Dr. Veon McReynolds is the Executive Director of Tour de Hood (like Tour de France, but in the hood) and curates the space known as "The Compound" in Houston's Third Ward. Dr. V. turns our city into an outdoor museum as he leads tours through Houston's little-known gems and historic buildings, intersections and streets. He tells stories and shares anecdotes throughout the tour and before you know it, you have used your own human energy to travel more miles that you thought you could and learned exciting facts about the city.
Dr. V. started taking his children on rides and when they lost interest, he began inviting the other neighborhood children to ride. These invitations grew into a non-profit organization. Thousands of miles, 200 bikes and some years later, he leads a free community ride every Wednesday, and takes private groups on rides upon request. During each ride, Dr. V. pops the lid on the cooler that's attached to his bike (via a trailer he designed and welded himself) and distributes fresh, ripe, delicious melon, pineapple, or whatever else is in season with bottles of water.
Riding bikes is great, and that is one way that Dr. V. has positively influenced me, but that's not what I'm talking about.
I met Dr. V. while serving at The Eat Gallery. He'd roll up on his bike, order one of our vegan options and a Kickin' Kombucha and by the end of his meal, we'd feel like we'd been to a master class. Of the many conversations/classes I'd attended, his journey to becoming a raw vegan perplexed and resonated with me.
It is important to note that Dr. V. is in his mid-sixties and has six-pack abs. He regularly rides his bike to Galveston and back once a week. In 2013, he completed a 1300-mile ride to Ohio, just to demonstrate the process of believing he could do something great and following it through and inspire others to plan for their greatness. He rode 100 miles a day, camped along the way and ate dehydrated fruits and vegetables.

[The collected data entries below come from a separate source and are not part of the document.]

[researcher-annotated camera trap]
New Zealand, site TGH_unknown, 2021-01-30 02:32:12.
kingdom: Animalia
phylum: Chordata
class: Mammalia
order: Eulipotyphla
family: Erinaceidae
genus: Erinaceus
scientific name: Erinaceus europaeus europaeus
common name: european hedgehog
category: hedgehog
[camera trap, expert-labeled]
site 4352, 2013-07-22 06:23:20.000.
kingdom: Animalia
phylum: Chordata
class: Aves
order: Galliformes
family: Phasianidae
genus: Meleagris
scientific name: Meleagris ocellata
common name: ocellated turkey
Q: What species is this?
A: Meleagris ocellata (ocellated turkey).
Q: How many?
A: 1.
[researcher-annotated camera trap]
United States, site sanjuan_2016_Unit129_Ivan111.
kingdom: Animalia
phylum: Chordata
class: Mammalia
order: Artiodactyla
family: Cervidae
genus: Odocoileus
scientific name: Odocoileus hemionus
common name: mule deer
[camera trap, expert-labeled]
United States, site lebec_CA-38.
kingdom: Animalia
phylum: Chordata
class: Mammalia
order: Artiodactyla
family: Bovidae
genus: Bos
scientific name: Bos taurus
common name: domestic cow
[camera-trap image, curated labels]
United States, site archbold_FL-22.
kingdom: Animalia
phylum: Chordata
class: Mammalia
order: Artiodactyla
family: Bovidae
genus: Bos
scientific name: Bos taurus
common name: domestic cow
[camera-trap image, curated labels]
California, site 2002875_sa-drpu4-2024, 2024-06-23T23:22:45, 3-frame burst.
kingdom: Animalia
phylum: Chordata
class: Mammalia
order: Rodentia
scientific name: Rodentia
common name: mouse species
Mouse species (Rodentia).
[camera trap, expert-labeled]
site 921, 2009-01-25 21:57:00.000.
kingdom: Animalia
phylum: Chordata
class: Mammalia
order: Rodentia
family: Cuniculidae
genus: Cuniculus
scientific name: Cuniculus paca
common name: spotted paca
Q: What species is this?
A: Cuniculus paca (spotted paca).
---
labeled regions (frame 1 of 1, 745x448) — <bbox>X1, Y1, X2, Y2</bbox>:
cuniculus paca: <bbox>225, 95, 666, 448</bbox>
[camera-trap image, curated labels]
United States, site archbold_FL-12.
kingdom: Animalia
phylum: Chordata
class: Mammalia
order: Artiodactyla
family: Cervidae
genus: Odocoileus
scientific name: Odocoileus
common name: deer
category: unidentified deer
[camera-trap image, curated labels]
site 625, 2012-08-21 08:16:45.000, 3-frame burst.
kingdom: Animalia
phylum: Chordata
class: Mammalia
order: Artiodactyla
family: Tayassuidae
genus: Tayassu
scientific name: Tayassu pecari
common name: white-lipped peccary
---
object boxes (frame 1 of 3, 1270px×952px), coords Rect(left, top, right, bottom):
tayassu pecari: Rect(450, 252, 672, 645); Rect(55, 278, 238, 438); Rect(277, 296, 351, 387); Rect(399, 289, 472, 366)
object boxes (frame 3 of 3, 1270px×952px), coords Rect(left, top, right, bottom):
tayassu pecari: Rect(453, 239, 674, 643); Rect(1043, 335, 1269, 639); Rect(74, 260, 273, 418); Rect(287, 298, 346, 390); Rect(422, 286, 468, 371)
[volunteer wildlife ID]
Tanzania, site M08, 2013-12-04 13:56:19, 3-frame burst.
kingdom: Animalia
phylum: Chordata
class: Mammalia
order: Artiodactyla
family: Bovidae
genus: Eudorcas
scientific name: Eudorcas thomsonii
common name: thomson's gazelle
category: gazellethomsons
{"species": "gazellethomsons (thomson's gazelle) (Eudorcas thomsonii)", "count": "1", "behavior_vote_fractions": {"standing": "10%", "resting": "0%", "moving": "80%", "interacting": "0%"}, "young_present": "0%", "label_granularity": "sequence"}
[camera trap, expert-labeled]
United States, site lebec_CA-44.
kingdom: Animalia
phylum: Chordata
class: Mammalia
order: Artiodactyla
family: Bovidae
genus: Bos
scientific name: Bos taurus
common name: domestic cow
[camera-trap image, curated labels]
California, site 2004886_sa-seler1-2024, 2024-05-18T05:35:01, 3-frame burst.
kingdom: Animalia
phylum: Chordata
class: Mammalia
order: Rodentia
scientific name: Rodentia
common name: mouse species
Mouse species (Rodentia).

The philosophy which grounds his raw vegan lifestyle, and the discipline is simple. "If you want to go to Dallas," he said, "You pull out the map, you look at where Dallas is from Houston, and you start going north. Nobody ever says they want to go to Dallas and then starts heading south." I'm listening, trying to track with the metaphor.
"So why do people plan to be healthy and then make food choices that take them in the opposite direction?"
A couple of years prior, I learned that my cholesterol was high and through the medical-ese, I deciphered the word "Lipitor" as one of my options. I was like, "Why? I'm healthy--I eat Papa John's pizza, Chick-Fil-A and my body weight in shrimp fried rice on a weekly basis." I was also chronically tired and unable to get a handle on my emotions from one extreme to the other--something I thought was just a function of being a human woman.
My doctor, Dr. Christine Le said, "You could experiment with your diet. My vegan and vegetarian patients come in for yearly physicals and I don't see them much beyond that." I declined the Lipitor, but filled my anti-inflammatory daily steroid prescriptions and headed to my usual drive-thrus.
Dr. V. began to (without the obnoxious air of supreme intelligence most vegans can't help) explain how his energy levels, mood, ride training and recovery had been improved by a plant-based diet. "The best way to harvest the energy of the sun is to get it directly from the plants that thrive off it. The muscle of an animal is an unnecessary middleman to get to the nutrient-dense plants that it ate."
Then he hit me with this: "While it is easy to get protein from animal products, what else are we eating? The fear, the panic, the adrenaline and cortisol those animals release stays in the blood, in the muscle tissue and enters our bloodstream. It doesn't get cooked out. So we eat their fear, we eat their stress. And it comes out."
This was a divine echo for me. I'd read The Kind Diet by Alicia Silverstone and tried a brief vegan challenge on my honeymoon in 2011, to my husband's...quizzical looks.
Something about Dr. V's grounded peace, his even-keeled responses to smart-aleck questions from skeptics and his gracefully clear perspective on a range of topics from the prison system to divorce to racism, his ability to hop on that bike and ride off made me want to further experiment with his diet.
Dr. V can do what he wants to do, quickly and with ease as he cycles toward his seventies. He saw where he wanted to go and moved in that direction with his diet and his exercise.
Since then, I have adopted an about 90% plant-based diet. Turning thirty-five this year, with a seventeen-month old, I am in better shape than my twenties. I'm more productive and clear. I rarely have headaches, digestive problems or unexplained inflammation. My favorite surprise is that I enjoy a more even-keeled emotional state and can practice yoga daily, run 3-4 miles easily and am completely prescription medication-free.
Dr. V living before me saved my life. Was I dying at that very moment? Of course not. But was I intentionally heading toward a destination of health? Absolutely not.
We created a visual poem for him at Folklore Films. In his film, he challenges us to say, "These are my values. Could I live up to my values?" and make daily choices to activate those values. Daily, he organizes his decisions, does what he intends and lives his values.
Dr. V has given me good directions for a healthy, robust life at any age.
Now I just gotta get my butt back on that bike.